La création d’un tel organe (un ordre des journalistes) pourrait-elle nuire à l’indépendance des journalistes ?

Cela ne réduit pas leur indépendance, car cet ordre des journalistes serait élu par les journalistes eux-mêmes. Il faudrait un ordre national des journalistes, appelons-le comme on voudra, élus par les professionnels et dont la fonction serait précisément d’agir en concertation avec les pouvoirs publics, sur la confidentialité des sources par exemple.

 

Si cet ordre des journalistes existait, de quels pouvoirs de sanction serait-il doté ?

Sanctionner est très compliqué. Autant l’ordre doit formuler la règle, autant la sanction ne doit être dictée que par les juges, seuls habilités. Nous sommes  hostiles à ce que les médecins, tout comme les avocats, exercent seuls un pouvoir de sanction sur leurs pairs. Un magistrat administratif préside la commission disciplinaire de l’ordre des médecins et la Cour d’appel examine les recours formés contre les décisions disciplinaires. S’agissant de sanctions ayant un effet sur le patrimoine des avocats, il faudrait d’ailleurs qu’il y ait un juge dès la première instance car ce sont des droits constitutionnels qui sont en cause dont le droit au travail et le droit de propriété.

Un ordre des journalistes pourrait trouver des formules, des solutions pour  la profession, parce que là, pour le coup, il n’y en a pas. L’avis des professionnels de cet ordre des journalistes pourrait remplir une mission arbitrale mais la sanction doit ensuite être réservée aux magistrats et non aux professionnels seuls. C’est le cas par exemple pour le Conseil de l’ordre des médecins dont la commission disciplinaire est présidée par un magistrat.

Pourquoi les patrons de presse, les rédactions n’ont pas approuvé les chartes de déontologie ou créé un « ordre des journalistes »?

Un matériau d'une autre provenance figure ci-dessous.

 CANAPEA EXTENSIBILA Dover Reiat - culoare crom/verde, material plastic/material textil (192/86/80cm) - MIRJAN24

Ces Chartes devraient être approuvées par le chef d’entreprise. Nous ne sommes d’ailleurs pas favorables au droit de veto des journalistes car cela inscrit les relations du travail dans un rapport conflictuel constant. Il faut faire accepter au chef d’entreprise un certain nombre d’engagements réciproques et surtout l’autonomie déontologique de la rédaction. Pas besoin du veto pour cela.

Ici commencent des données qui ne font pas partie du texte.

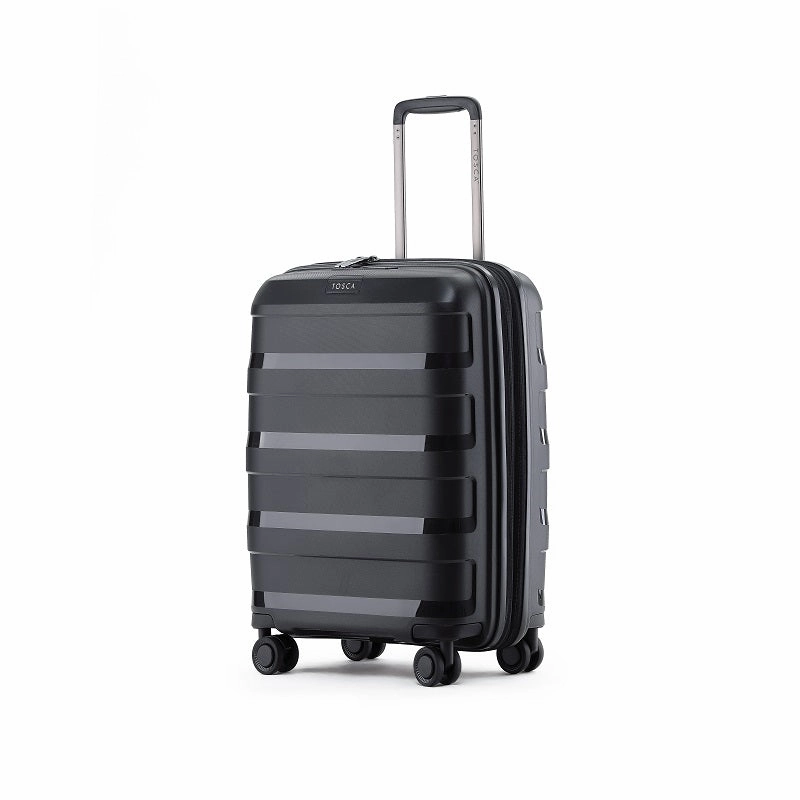 Today Only Hot Pick Tosca - Comet 20In Small 4 Wheel Hard Suitcase - Black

Il se peut que les patrons de presse voient d’un mauvais œil ces chartes déontologiques car elles sont parfois vécues comme des instruments de conflits et de lutte, là où elles devraient permettre de prévenir des blocages.

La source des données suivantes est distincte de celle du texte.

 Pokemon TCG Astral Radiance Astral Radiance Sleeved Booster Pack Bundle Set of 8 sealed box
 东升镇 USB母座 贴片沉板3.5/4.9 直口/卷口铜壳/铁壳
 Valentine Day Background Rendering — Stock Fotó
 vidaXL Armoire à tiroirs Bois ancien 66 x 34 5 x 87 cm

On ne peut pas vivre chaque jour dans une guerre de tranchée. Il faut faire partager cette culture des droits à l'employeur. La Charte est là pour permettre de créer des obligations réciproques et de trouver des solutions qui ne relèvent pas exactement du droit du travail.

Pour répondre à la deuxième question : les professionnels ont la crainte d’avoir un ordre qui les muselle ?

A titre d’exemple, il a été démontré que l’ordre des avocats ou celui des médecins n’ont pas été de bons exemples, donc on peut concevoir que les journalistes soient devenus méfiants. Dans l’histoire, l’ordre des avocats ou celui des médecins n’a pas toujours été dans le camp de la liberté.

Pour quelles raisons les candidats à l’élection présidentielle ne se sont pas pour le moment  emparés de cette problématique ?

Notre sentiment premier est que les candidats n’y connaissent pas grand-chose. Ce n’est pas un défaut d’intérêt, mais ils vont prendre position pour les patrons ou les journalistes, au gré de leurs inclinations alors que souvent l’analyse reste très rudimentaire. Par exemple, pour qu’existe la loi pour la confiance dans l’économie numérique de 2004, il a fallu attendre entre 7 et 8 ans. Les lois deviennent de plus en plus compliquées, c’est une évolution démocratique normale mais cela demande une connaissance affûtée des textes par celles et ceux qui les votent. Il faudrait que les députés ne consacrent leur temps qu’à leur seul mandat de député. C’est impératif.